Records from a collection
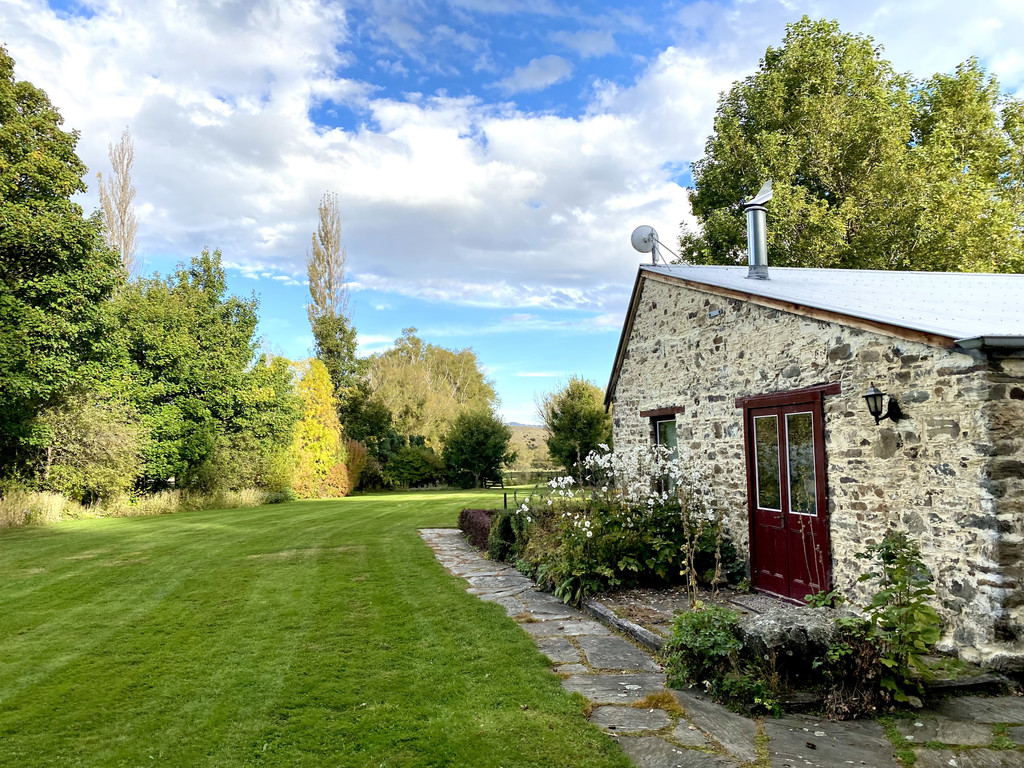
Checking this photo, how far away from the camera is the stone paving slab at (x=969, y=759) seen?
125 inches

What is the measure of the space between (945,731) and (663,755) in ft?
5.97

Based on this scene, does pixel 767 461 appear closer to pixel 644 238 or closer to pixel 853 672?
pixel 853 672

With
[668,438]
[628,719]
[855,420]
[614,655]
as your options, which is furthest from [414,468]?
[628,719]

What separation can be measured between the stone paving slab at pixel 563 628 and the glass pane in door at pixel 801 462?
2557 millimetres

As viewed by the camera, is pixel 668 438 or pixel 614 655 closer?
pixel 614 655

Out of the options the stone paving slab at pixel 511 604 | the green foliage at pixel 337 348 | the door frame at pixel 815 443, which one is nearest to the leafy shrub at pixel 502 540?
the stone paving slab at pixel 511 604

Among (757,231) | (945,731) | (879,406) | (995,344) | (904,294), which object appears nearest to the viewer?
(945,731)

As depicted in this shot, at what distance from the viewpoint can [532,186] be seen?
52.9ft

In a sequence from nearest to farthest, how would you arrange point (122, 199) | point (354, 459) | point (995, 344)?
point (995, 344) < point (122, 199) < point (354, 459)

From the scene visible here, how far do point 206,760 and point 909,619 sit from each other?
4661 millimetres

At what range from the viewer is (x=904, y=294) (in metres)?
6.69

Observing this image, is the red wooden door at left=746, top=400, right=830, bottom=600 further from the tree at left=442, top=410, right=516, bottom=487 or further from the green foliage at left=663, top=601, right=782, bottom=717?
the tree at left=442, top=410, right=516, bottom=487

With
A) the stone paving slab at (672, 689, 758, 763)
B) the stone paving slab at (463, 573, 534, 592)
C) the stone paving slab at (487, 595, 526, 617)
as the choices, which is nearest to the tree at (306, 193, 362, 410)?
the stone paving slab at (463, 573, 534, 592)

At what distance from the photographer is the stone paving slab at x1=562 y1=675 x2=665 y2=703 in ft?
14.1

### STATED TASK:
Put everything from the line containing "In a sequence" down to the line containing "point (995, 344) <" into a two-column CSV with the columns entry and answer. Make one row for each entry and its answer, with each value in its own quoted field and line breaks turned into spaces.

### CORRECT RESPONSE:
entry,answer
"In a sequence from nearest to farthest, how would you arrange point (122, 199) | point (354, 459) | point (995, 344)?","point (995, 344) < point (122, 199) < point (354, 459)"